Texte extrait.
═══

Camille Claudel et Paul Claudel, le rêve et la vie

Publié le 06/12/2018

Camille Claudel, Mon Frère ou Jeune Romain (détail), après 1882.

Artcurial

Paul Claudel naquit il y a 150 ans. Pour marquer cet anniversaire, le musée Camille Claudel de Nogent-sur-Seine a souhaité parler des liens particuliers qu’entretenaient la sœur et le frère, liens qui semblent avoir été complexes, mais qui se révèlent dans leurs œuvres respectives. Des liens entre sculptures et textes, soulignant des partis pris esthétiques et des sources d’inspiration communes. Ce qui nous permet d’approcher les œuvres de la sculptrice avec un œil neuf et de découvrir un frère très attentif aux créations de sa sœur…

Les liens qui unirent Camille et Paul Claudel sont de l’ordre de la complicité, de la bienveillance et de l’échange. Chacun connait le destin tragique de Camille Claudel, et il a suscité un sentiment d’incompréhension, principalement au sujet de son internement en hôpital psychiatrique. Certains ont cherché des responsables quant aux causes du basculement de sa vie. Certains ont accusé Paul Claudel d’avoir été malveillant, voire lâche. Nous savons maintenant que la maladie mentale de Camille Claudel nécessitait une hospitalisation et que son frère eût la meilleure attitude possible. À la mort de sa sœur, il s’engagea pleinement pour faire connaître son œuvre.

Il n’est donc plus logique aujourd’hui d’opposer Camille Claudel et Paul Claudel, tant ils furent proches. Camille partagea continuellement avec son frère ses idées, son enthousiasme, ses difficultés, ses craintes ou sa révolte. Paul Claudel parla du travail de sa sœur en poète, de façon intelligible et sensible, où l’inconscient a sa part. Il accorda sa plus grande attention, par exemple, aux sculptures Sakountala (ou L’Abandon), Persée et l’Âge mûr. Les mots du poète accompagnèrent toujours les sculptures de Camille. La présente exposition nous permet de saisir ces liens sensibles et intellectuels ainsi que l’importance de leurs échanges.

Paul Claudel répugna toujours à parler de ses troubles intimes, sans pour autant nier leur existence. Le plus prégnant fut celui du destin de sa sœur. Les traces de ses troubles apparaissent dès L’Endormie, sa première pièce, jusqu’au Soulier de Satin. Car à travers ses pièces, l’écrivain parle de lui-même et des femmes qu’il aima ou rêva. Sa sœur Camille fut la première femme, l’initiatrice. Car dès l’enfance, Camille et Paul se trouvèrent en contact avec la beauté de l’art et de la littérature, et avec cette force et cette volonté enthousiaste pour la vie créatrice. Ils reçurent une même culture de base, lisèrent les mêmes livres. Camille initia son jeune frère aux textes classiques : Aristophane, Eschyle ou les épopées du Moyen-Âge. Elle l’entraîna à la fois dans l’imaginaire et le concret, le rêve et la vie.

═══

Données fournies.

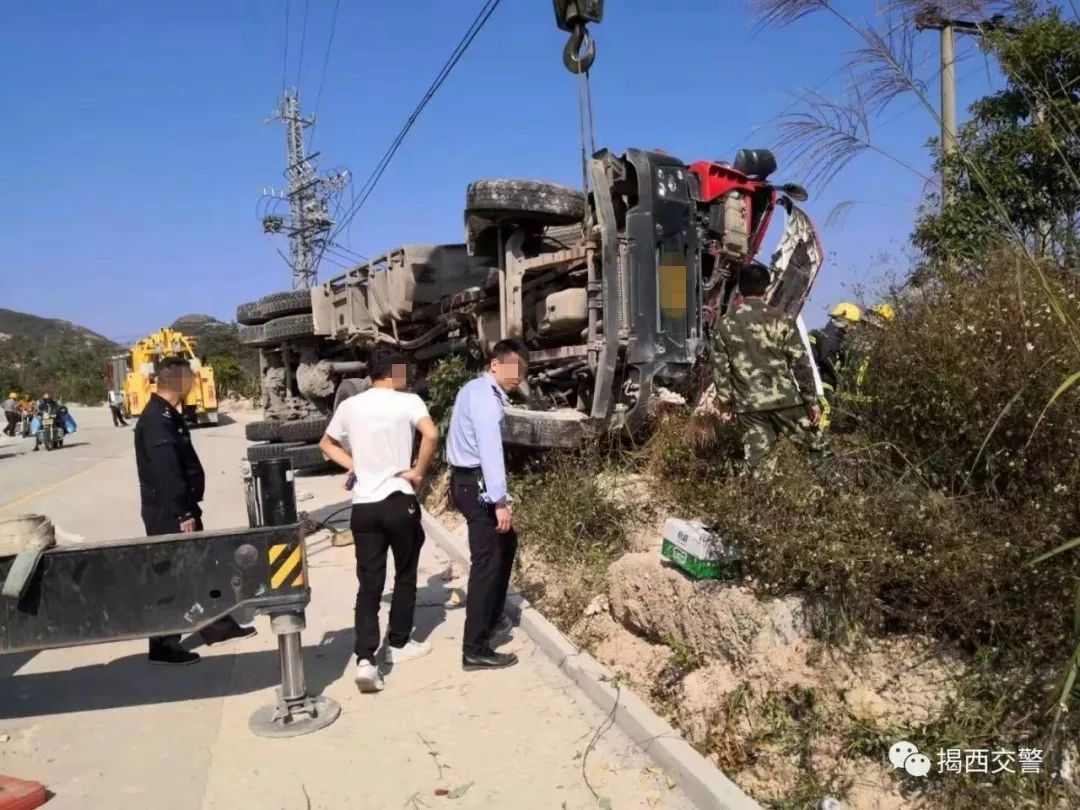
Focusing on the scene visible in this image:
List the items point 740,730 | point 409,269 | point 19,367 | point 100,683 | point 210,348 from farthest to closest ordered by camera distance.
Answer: point 19,367, point 210,348, point 409,269, point 100,683, point 740,730

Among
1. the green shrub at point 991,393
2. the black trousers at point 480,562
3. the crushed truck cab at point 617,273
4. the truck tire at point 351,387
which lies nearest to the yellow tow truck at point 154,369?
the truck tire at point 351,387

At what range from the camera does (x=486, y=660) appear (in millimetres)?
4352

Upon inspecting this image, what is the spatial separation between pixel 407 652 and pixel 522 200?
3.42 metres

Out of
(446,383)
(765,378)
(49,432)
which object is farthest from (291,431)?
(49,432)

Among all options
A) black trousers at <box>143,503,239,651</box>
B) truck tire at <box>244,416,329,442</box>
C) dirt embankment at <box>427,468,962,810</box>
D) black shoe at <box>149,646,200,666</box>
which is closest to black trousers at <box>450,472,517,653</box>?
dirt embankment at <box>427,468,962,810</box>

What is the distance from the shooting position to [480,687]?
4188 mm

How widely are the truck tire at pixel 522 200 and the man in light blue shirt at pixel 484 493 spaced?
2131 mm

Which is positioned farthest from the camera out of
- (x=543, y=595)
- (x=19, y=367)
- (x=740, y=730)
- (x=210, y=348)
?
(x=19, y=367)

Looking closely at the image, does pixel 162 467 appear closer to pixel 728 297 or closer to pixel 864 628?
pixel 864 628

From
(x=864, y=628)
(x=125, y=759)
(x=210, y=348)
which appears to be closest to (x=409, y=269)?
(x=125, y=759)

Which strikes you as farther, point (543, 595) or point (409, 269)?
point (409, 269)

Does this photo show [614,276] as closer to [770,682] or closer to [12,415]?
[770,682]

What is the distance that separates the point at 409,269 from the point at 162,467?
4296 millimetres

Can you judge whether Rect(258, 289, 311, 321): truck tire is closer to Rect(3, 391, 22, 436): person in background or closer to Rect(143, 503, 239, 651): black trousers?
Rect(143, 503, 239, 651): black trousers
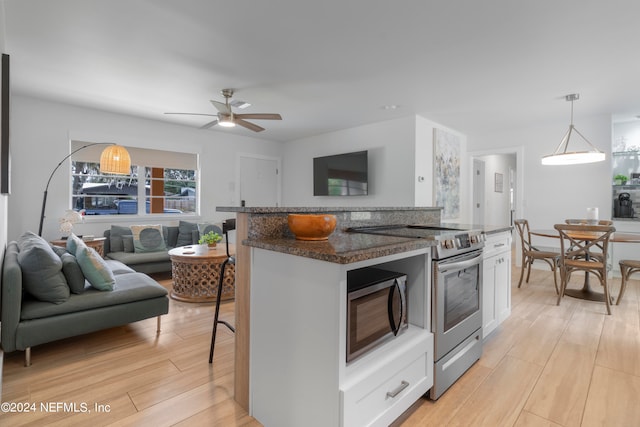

═══

Énoncé.
Répondez aux questions suivantes à partir du texte sur Camille et Paul Claudel.
(a) Quel musée a choisi de marquer les 150 ans de la naissance de Paul Claudel ?
(b) Quelles sculptures de Camille le texte cite-t-il comme exemples de celles auxquelles Paul accorda sa plus grande attention ?
(c) À quels textes classiques Camille initia-t-elle son jeune frère ?

Réponse attendue.
(a) Le musée Camille Claudel de Nogent-sur-Seine.
(b) Sakountala (ou L'Abandon), Persée et l'Âge mûr.
(c) Aristophane, Eschyle ou les épopées du Moyen-Âge.